Start of Block
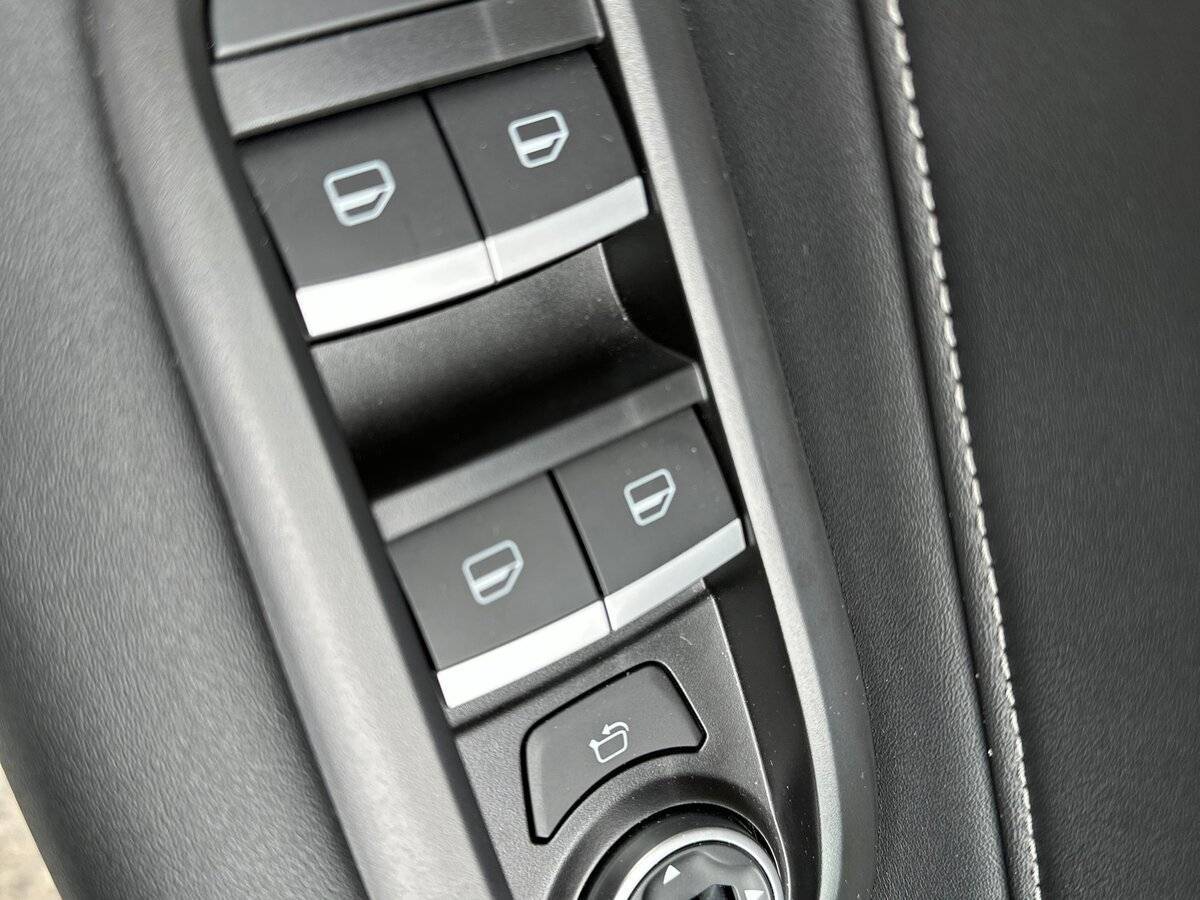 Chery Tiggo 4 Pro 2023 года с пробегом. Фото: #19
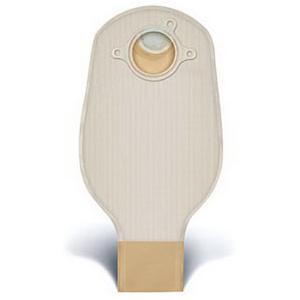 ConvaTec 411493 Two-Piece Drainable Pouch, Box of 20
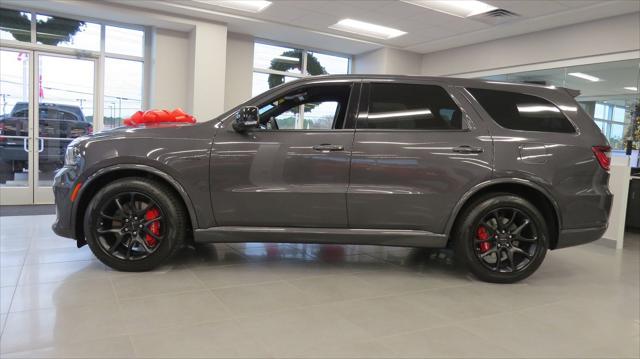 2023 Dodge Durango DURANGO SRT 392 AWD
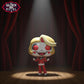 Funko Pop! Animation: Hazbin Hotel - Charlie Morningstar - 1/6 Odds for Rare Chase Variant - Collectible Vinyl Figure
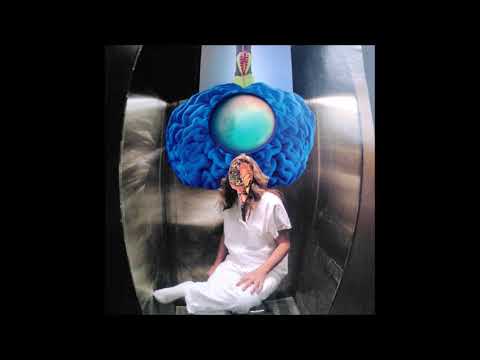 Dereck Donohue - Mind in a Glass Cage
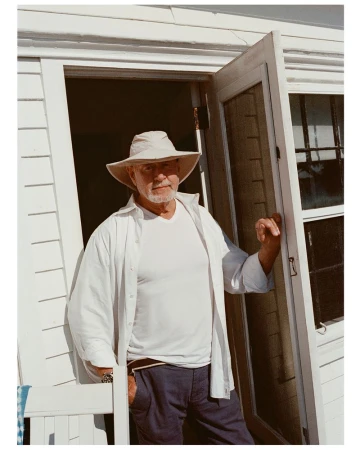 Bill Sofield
End of Block
**What is required:** Please reproduce, word for word, only the lines from the line that holds "Dereck Donohue - Mind in a Glass Cage" through the final line of the entries above, omitting any pictures.

**Solution to this exercise:**
 Dereck Donohue - Mind in a Glass Cage
 Bill Sofield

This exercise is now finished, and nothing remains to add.